### Exercise requirements
Return the data below exactly, but only from the line containing "2594,84 | |" through the line containing "29761,80 | 3510,77 | 3352,31 | |", with both of those lines included.

Collected data
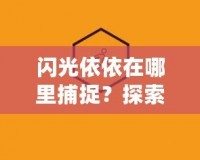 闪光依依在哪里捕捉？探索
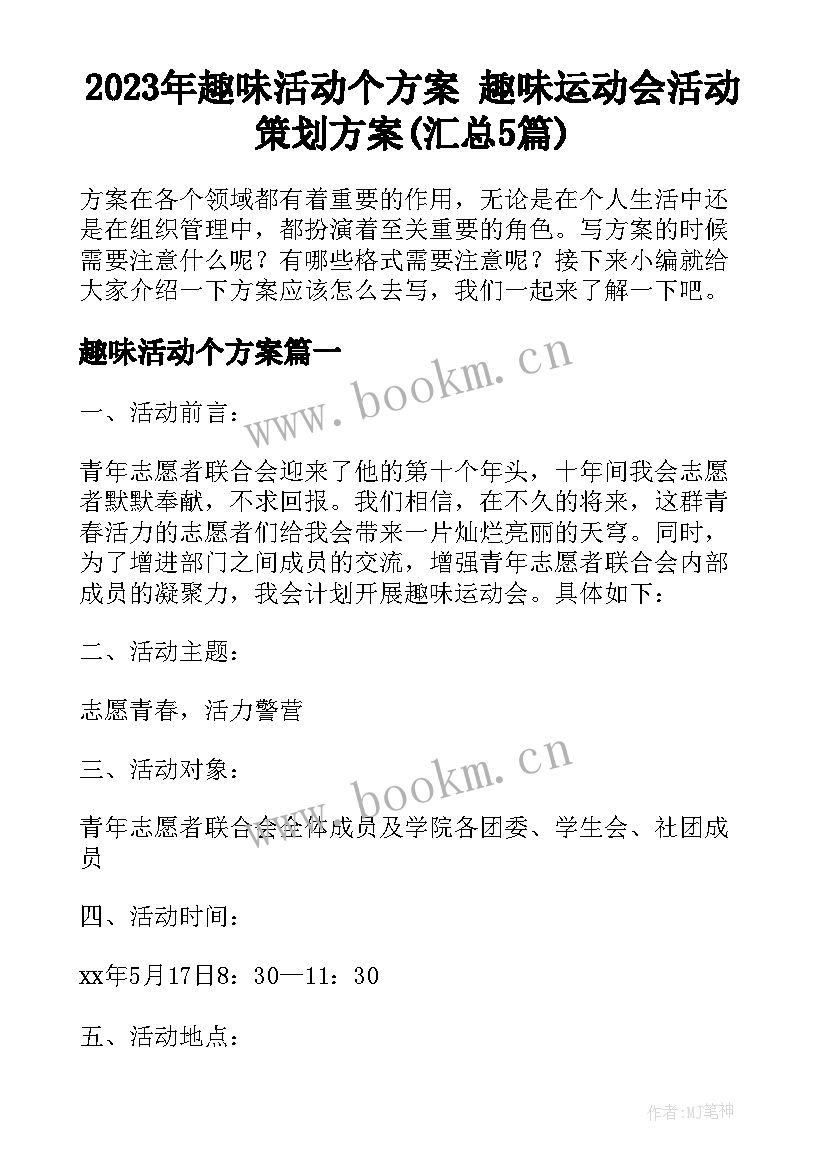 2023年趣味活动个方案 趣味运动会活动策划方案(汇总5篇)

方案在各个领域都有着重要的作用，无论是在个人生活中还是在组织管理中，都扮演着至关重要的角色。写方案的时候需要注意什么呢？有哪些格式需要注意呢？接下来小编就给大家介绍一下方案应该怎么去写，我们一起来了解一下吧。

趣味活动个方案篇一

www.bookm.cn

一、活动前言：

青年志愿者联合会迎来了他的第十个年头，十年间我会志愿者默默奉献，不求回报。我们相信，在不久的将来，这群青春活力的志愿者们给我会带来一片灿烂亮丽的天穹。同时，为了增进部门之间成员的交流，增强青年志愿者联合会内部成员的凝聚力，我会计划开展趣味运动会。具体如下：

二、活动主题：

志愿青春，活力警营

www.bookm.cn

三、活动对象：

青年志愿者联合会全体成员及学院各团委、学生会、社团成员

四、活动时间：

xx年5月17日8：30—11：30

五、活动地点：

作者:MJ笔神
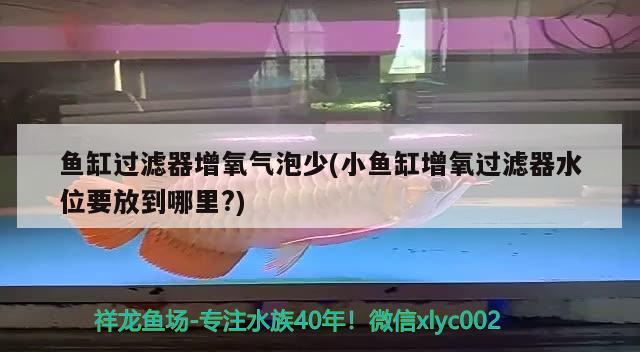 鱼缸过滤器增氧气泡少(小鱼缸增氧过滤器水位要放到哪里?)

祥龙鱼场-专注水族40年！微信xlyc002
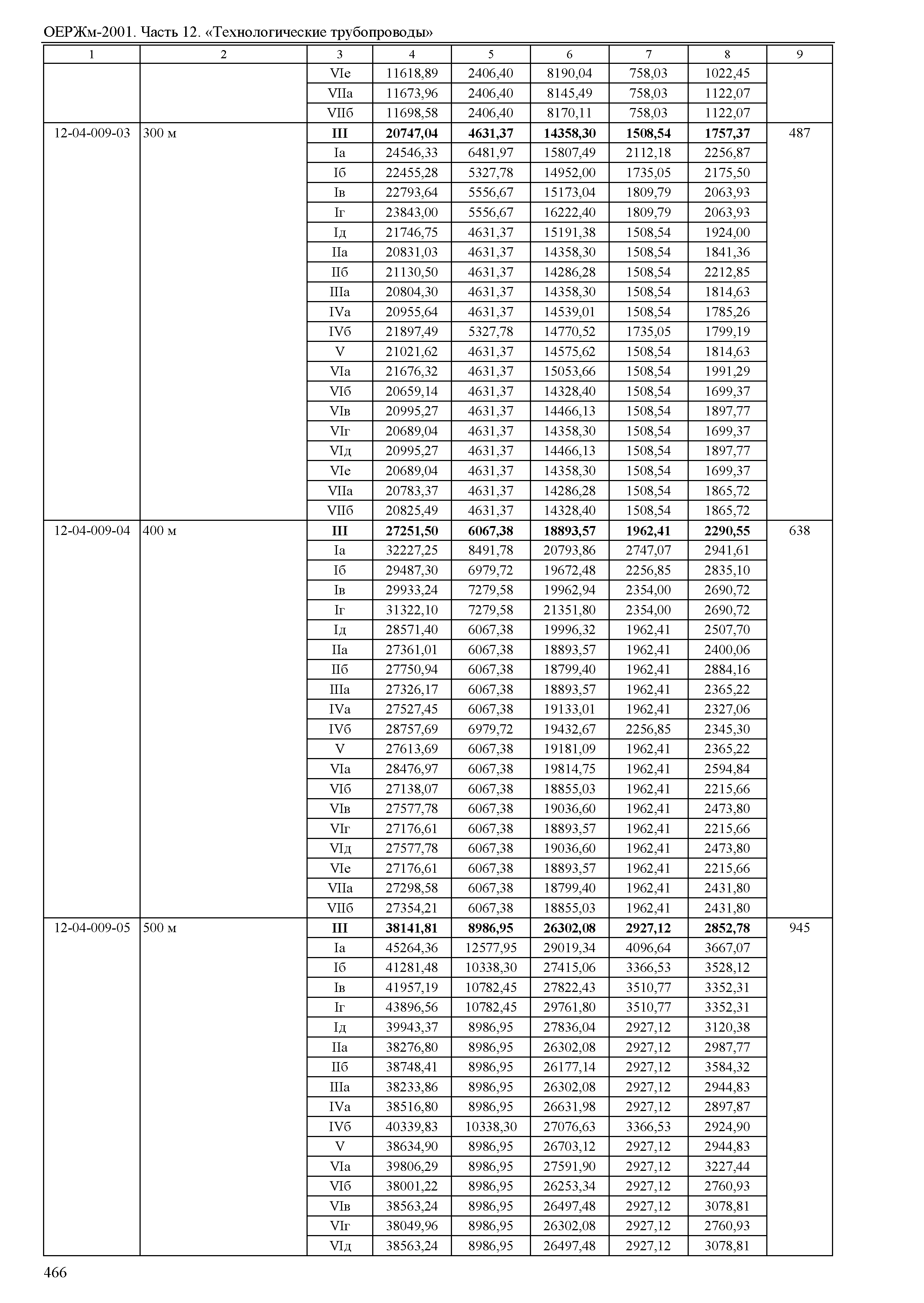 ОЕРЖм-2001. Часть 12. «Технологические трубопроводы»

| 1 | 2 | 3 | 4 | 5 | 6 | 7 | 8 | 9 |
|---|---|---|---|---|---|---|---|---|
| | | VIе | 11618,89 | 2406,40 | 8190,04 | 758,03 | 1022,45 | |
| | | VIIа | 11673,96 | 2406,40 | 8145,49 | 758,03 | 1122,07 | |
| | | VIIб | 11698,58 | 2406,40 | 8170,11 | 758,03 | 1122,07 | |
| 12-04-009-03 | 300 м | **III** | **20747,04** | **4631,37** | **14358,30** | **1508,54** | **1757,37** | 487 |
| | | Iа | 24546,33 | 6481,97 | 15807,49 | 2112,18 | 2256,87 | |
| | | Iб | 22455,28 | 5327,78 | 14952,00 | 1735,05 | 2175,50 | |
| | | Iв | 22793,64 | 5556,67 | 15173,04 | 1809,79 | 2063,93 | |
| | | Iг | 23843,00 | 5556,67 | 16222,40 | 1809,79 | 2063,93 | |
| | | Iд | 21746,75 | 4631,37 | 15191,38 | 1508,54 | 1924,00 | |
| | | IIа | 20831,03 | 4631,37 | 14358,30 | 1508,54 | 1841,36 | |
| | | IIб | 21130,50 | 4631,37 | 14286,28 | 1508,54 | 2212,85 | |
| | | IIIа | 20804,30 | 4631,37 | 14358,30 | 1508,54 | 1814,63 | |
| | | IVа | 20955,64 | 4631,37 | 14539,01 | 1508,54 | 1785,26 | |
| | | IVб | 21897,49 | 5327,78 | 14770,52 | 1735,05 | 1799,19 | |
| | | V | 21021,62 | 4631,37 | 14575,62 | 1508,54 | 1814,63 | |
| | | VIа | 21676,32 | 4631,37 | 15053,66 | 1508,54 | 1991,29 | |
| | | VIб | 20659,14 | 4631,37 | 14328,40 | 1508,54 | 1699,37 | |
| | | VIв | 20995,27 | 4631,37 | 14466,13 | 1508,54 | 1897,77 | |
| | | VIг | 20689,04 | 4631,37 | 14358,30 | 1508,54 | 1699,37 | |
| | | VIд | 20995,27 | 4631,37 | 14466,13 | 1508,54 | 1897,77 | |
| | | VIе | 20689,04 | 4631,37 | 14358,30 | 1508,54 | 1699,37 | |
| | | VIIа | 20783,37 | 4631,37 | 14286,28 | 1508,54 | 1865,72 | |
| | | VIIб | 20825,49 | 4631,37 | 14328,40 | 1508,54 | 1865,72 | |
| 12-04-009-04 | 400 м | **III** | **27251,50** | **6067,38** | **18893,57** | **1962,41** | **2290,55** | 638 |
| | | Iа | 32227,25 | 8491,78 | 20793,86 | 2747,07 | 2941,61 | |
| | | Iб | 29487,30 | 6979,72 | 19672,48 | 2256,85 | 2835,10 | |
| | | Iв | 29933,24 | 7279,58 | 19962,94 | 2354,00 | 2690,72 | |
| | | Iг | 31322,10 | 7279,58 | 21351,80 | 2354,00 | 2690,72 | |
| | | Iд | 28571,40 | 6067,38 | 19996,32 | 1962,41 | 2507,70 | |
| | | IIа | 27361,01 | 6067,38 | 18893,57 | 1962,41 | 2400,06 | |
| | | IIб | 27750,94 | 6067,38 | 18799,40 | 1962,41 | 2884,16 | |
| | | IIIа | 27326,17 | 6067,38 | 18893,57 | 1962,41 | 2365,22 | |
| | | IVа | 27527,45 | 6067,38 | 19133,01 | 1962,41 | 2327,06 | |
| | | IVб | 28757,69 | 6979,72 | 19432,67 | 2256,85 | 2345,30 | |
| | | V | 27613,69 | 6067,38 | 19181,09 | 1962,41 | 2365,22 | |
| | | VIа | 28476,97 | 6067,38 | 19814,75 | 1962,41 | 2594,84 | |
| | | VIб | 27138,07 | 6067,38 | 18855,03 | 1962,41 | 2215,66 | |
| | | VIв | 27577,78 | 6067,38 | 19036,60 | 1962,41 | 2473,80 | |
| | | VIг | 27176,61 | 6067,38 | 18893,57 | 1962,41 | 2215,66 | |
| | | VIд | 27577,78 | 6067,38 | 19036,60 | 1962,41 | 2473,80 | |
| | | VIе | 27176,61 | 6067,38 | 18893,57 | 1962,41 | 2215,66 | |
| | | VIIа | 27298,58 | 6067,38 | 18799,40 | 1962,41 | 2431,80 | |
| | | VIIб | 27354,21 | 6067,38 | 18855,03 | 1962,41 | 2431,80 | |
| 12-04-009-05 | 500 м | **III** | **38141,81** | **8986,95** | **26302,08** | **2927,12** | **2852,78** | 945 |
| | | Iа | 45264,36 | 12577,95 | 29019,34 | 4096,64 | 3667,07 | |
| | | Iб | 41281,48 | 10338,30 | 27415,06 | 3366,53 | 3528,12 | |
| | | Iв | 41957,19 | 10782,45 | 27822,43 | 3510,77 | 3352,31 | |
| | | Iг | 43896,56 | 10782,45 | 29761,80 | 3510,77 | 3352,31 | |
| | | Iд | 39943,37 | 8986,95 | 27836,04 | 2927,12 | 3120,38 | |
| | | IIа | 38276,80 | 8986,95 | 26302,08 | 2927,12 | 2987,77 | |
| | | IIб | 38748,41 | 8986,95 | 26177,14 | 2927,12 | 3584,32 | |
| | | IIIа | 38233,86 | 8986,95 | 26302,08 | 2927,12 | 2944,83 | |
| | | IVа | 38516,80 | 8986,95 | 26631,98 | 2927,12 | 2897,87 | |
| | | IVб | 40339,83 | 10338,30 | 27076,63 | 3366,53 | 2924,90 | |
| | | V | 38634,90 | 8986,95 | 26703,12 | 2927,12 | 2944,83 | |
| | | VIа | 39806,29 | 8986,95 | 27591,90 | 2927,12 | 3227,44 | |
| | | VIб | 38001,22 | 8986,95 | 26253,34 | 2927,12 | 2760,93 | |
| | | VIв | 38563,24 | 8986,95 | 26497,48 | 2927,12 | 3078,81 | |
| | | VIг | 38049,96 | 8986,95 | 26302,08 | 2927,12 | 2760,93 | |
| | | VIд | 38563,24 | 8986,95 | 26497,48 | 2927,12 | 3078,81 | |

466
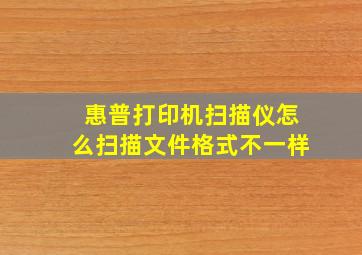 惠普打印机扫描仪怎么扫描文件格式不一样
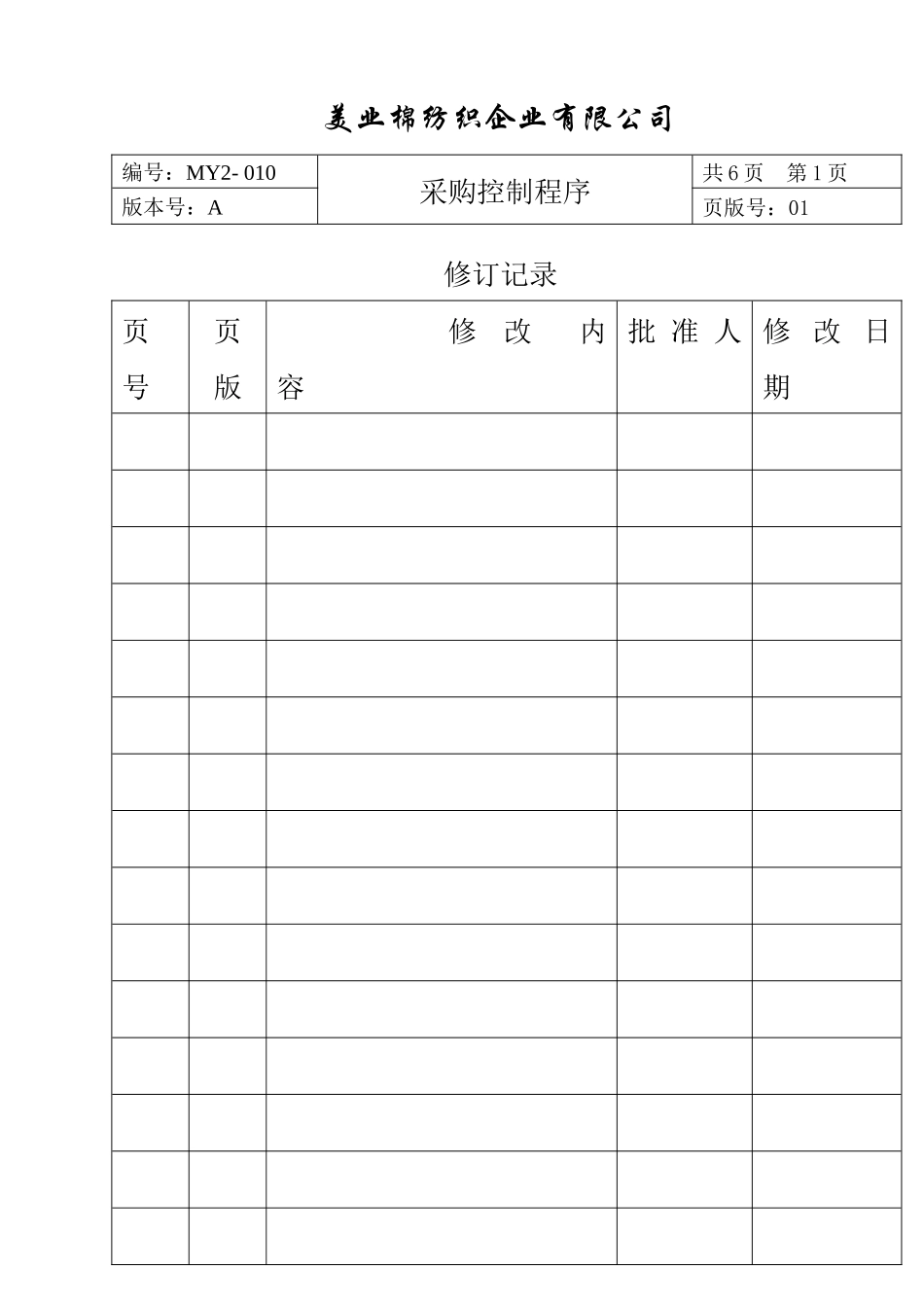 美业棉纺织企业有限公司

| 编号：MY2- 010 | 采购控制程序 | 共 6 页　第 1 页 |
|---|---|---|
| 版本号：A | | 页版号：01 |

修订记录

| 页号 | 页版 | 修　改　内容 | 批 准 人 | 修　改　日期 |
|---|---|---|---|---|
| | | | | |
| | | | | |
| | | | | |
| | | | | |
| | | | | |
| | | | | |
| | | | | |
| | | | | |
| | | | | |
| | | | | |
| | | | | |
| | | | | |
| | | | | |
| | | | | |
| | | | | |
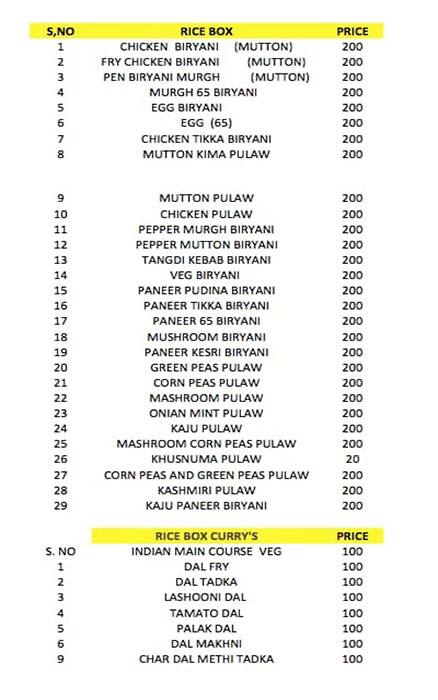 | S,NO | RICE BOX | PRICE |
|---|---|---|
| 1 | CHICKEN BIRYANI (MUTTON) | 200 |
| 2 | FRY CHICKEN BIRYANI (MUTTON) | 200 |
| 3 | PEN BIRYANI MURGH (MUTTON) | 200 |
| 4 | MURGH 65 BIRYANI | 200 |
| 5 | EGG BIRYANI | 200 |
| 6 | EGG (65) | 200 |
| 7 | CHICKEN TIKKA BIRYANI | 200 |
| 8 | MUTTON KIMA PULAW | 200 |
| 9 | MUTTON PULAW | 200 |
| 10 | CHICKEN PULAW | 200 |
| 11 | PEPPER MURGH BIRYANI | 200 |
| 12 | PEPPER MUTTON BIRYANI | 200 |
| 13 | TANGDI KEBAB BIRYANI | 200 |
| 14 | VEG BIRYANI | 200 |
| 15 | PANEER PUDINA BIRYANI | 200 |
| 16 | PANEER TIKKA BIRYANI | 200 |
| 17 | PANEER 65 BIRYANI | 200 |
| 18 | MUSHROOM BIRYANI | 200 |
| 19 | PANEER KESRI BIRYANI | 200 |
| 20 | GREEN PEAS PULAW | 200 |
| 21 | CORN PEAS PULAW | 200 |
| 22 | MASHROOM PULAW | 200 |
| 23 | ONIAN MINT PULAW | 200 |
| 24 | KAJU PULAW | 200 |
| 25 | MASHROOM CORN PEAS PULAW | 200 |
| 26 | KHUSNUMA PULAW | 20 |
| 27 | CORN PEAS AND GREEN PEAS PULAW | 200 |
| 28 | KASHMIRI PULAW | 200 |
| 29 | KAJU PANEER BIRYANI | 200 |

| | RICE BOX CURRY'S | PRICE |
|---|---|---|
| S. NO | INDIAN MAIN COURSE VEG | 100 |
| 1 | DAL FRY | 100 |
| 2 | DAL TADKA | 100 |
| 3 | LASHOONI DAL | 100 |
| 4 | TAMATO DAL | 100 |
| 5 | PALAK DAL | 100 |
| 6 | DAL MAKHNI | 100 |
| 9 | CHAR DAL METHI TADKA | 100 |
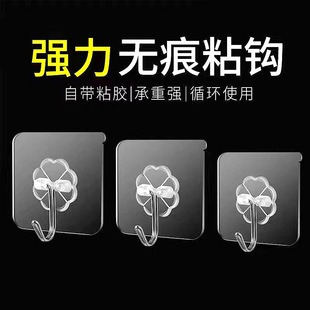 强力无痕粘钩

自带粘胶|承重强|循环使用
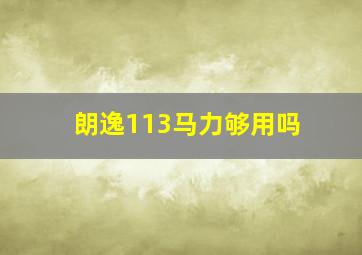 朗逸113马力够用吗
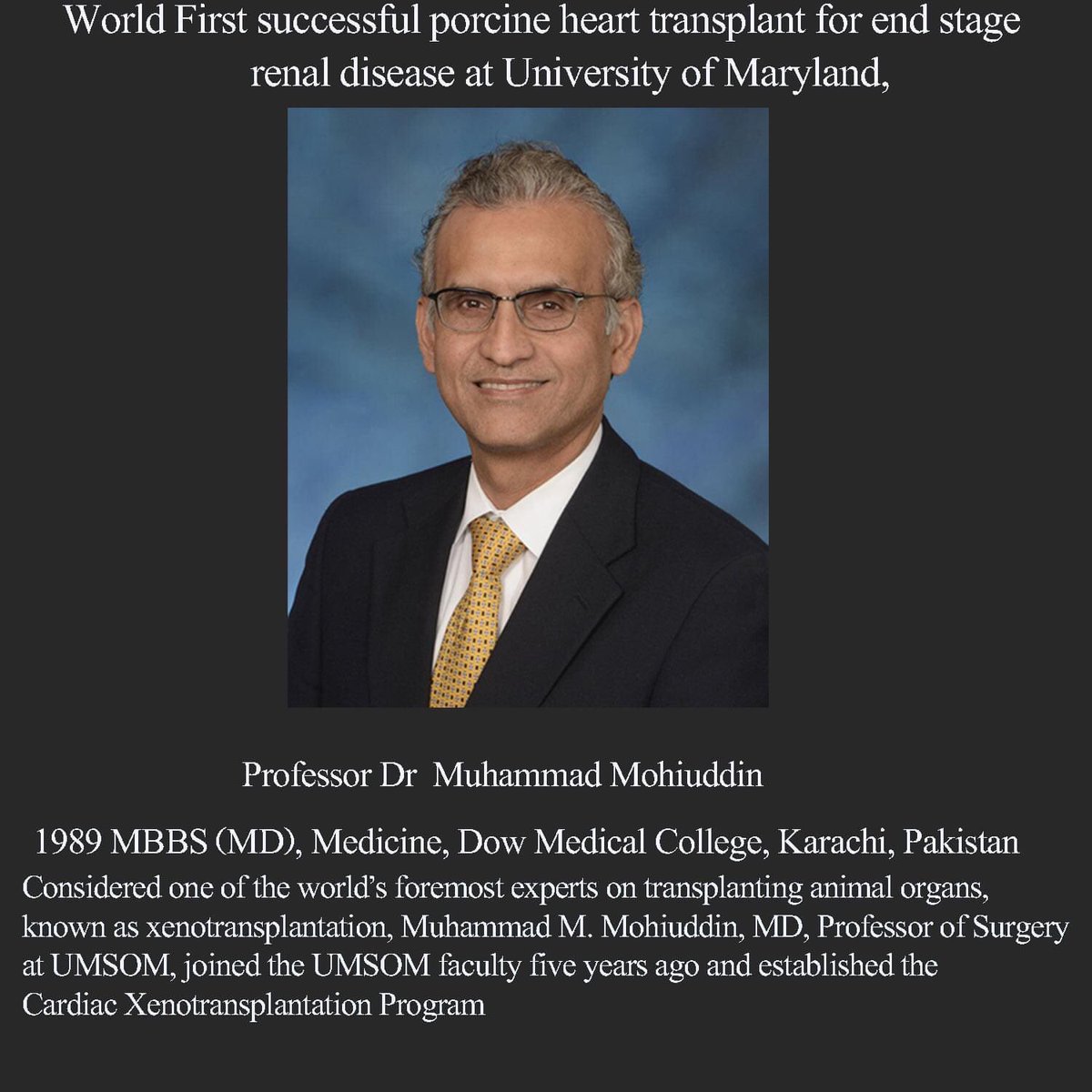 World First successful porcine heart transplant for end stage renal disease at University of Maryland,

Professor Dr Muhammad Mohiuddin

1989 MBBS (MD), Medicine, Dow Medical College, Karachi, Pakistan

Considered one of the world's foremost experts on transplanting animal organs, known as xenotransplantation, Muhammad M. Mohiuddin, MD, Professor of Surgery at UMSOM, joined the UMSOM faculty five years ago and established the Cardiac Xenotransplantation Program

### Reply to the exercise
| | | VIа | 28476,97 | 6067,38 | 19814,75 | 1962,41 | 2594,84 | |
| | | VIб | 27138,07 | 6067,38 | 18855,03 | 1962,41 | 2215,66 | |
| | | VIв | 27577,78 | 6067,38 | 19036,60 | 1962,41 | 2473,80 | |
| | | VIг | 27176,61 | 6067,38 | 18893,57 | 1962,41 | 2215,66 | |
| | | VIд | 27577,78 | 6067,38 | 19036,60 | 1962,41 | 2473,80 | |
| | | VIе | 27176,61 | 6067,38 | 18893,57 | 1962,41 | 2215,66 | |
| | | VIIа | 27298,58 | 6067,38 | 18799,40 | 1962,41 | 2431,80 | |
| | | VIIб | 27354,21 | 6067,38 | 18855,03 | 1962,41 | 2431,80 | |
| 12-04-009-05 | 500 м | **III** | **38141,81** | **8986,95** | **26302,08** | **2927,12** | **2852,78** | 945 |
| | | Iа | 45264,36 | 12577,95 | 29019,34 | 4096,64 | 3667,07 | |
| | | Iб | 41281,48 | 10338,30 | 27415,06 | 3366,53 | 3528,12 | |
| | | Iв | 41957,19 | 10782,45 | 27822,43 | 3510,77 | 3352,31 | |
| | | Iг | 43896,56 | 10782,45 | 29761,80 | 3510,77 | 3352,31 | |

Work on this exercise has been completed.